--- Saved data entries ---
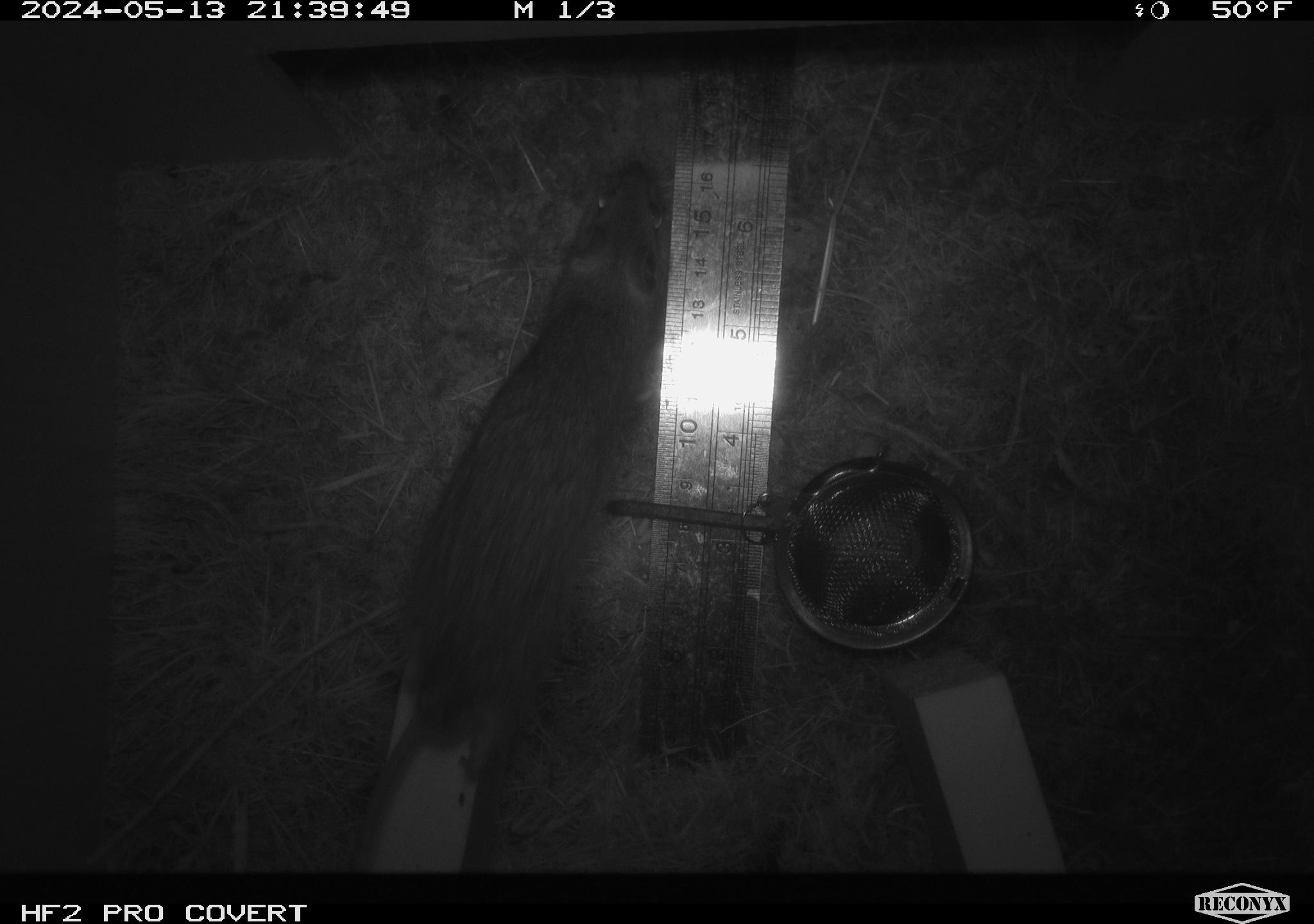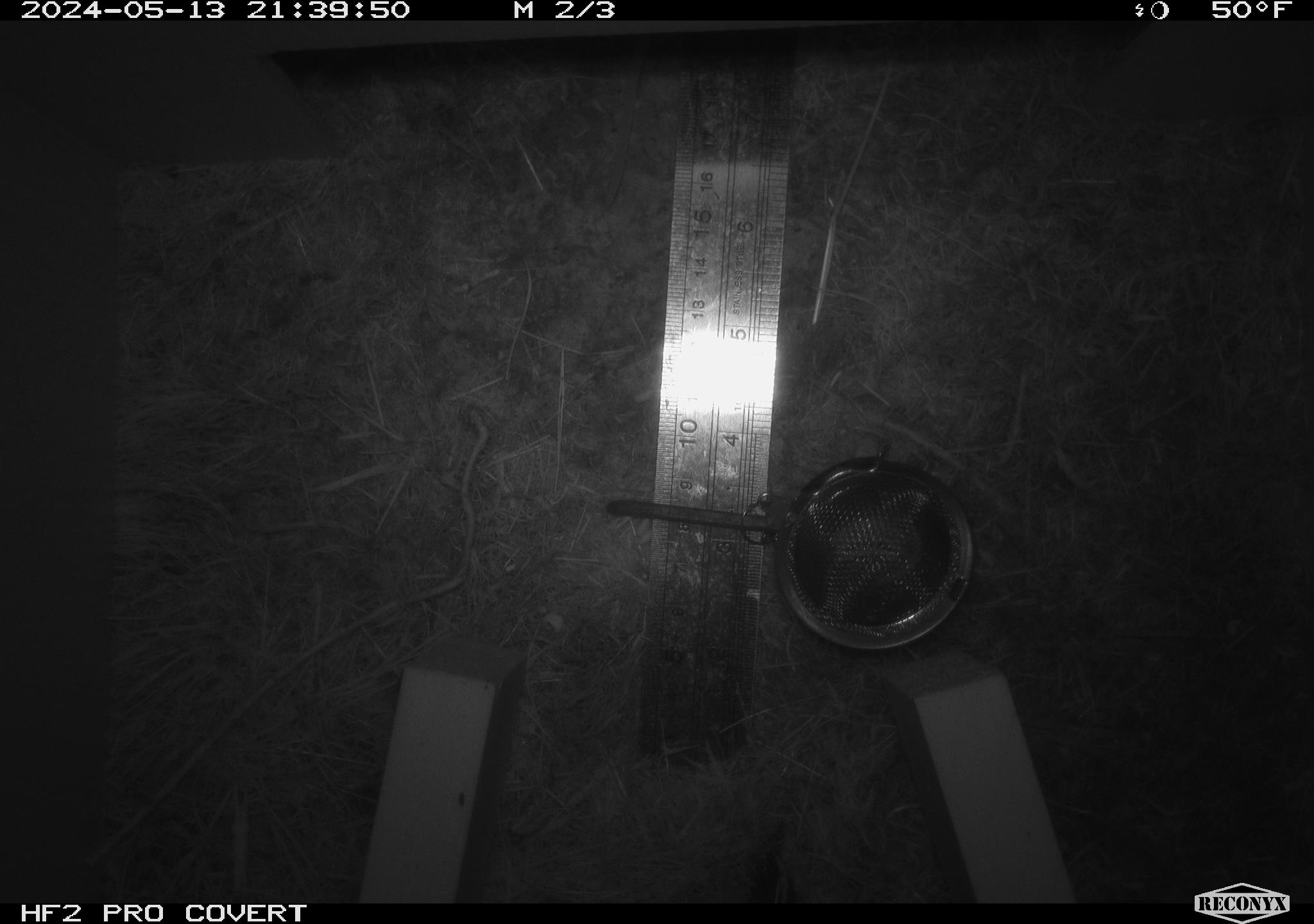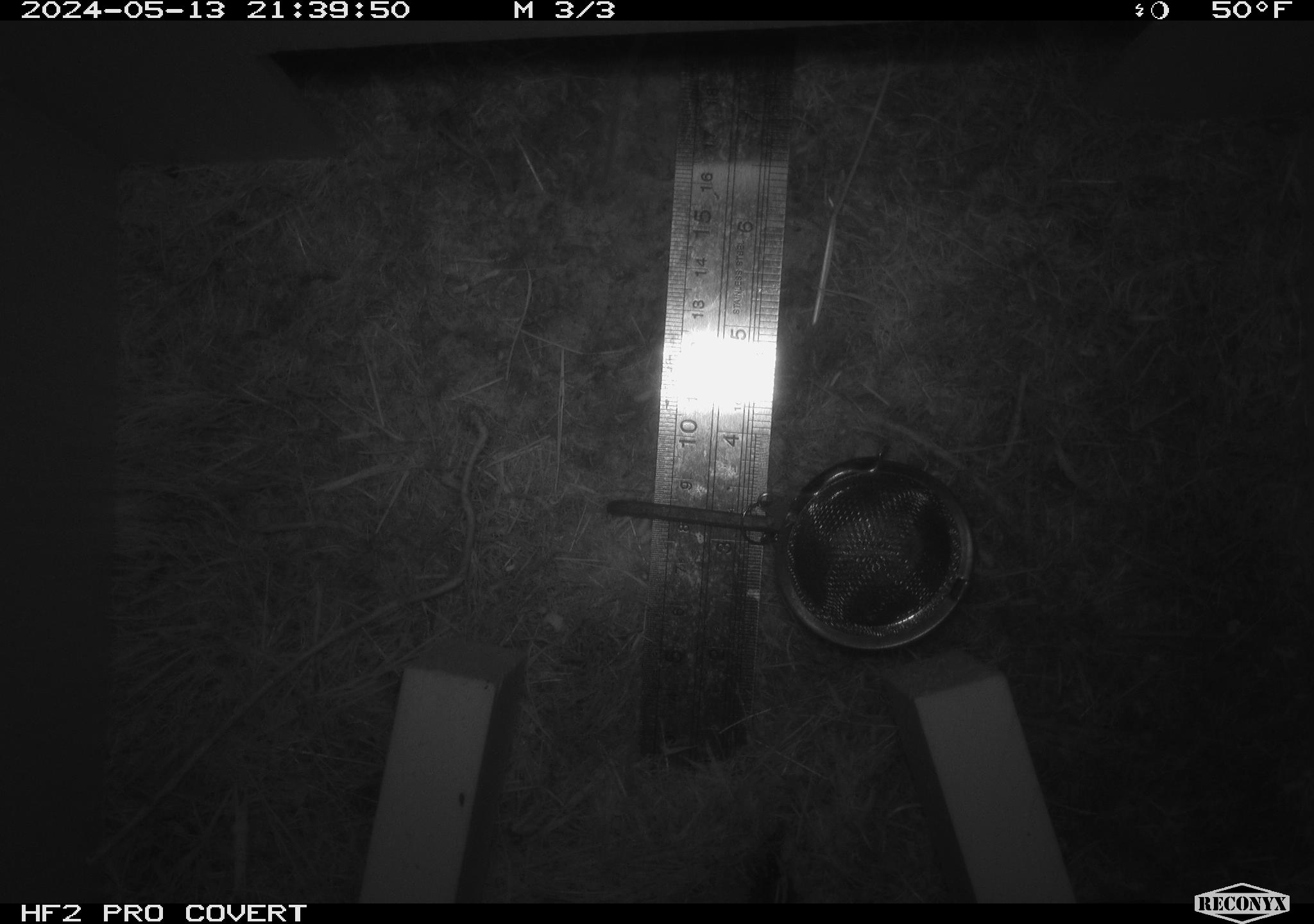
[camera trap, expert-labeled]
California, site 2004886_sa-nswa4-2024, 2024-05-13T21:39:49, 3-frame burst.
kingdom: Animalia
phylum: Arthropoda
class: Insecta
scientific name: Insecta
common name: insect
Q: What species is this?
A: Insect (Insecta).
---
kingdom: Animalia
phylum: Chordata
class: Mammalia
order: Rodentia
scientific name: Rodentia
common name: mouse species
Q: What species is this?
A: Mouse species (Rodentia).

--- What is being asked ---
Using the entries above, restate word for word every line from the one that contains "scientific name: Rodentia" through the last.

--- Written answer ---
scientific name: Rodentia
common name: mouse species
Q: What species is this?
A: Mouse species (Rodentia).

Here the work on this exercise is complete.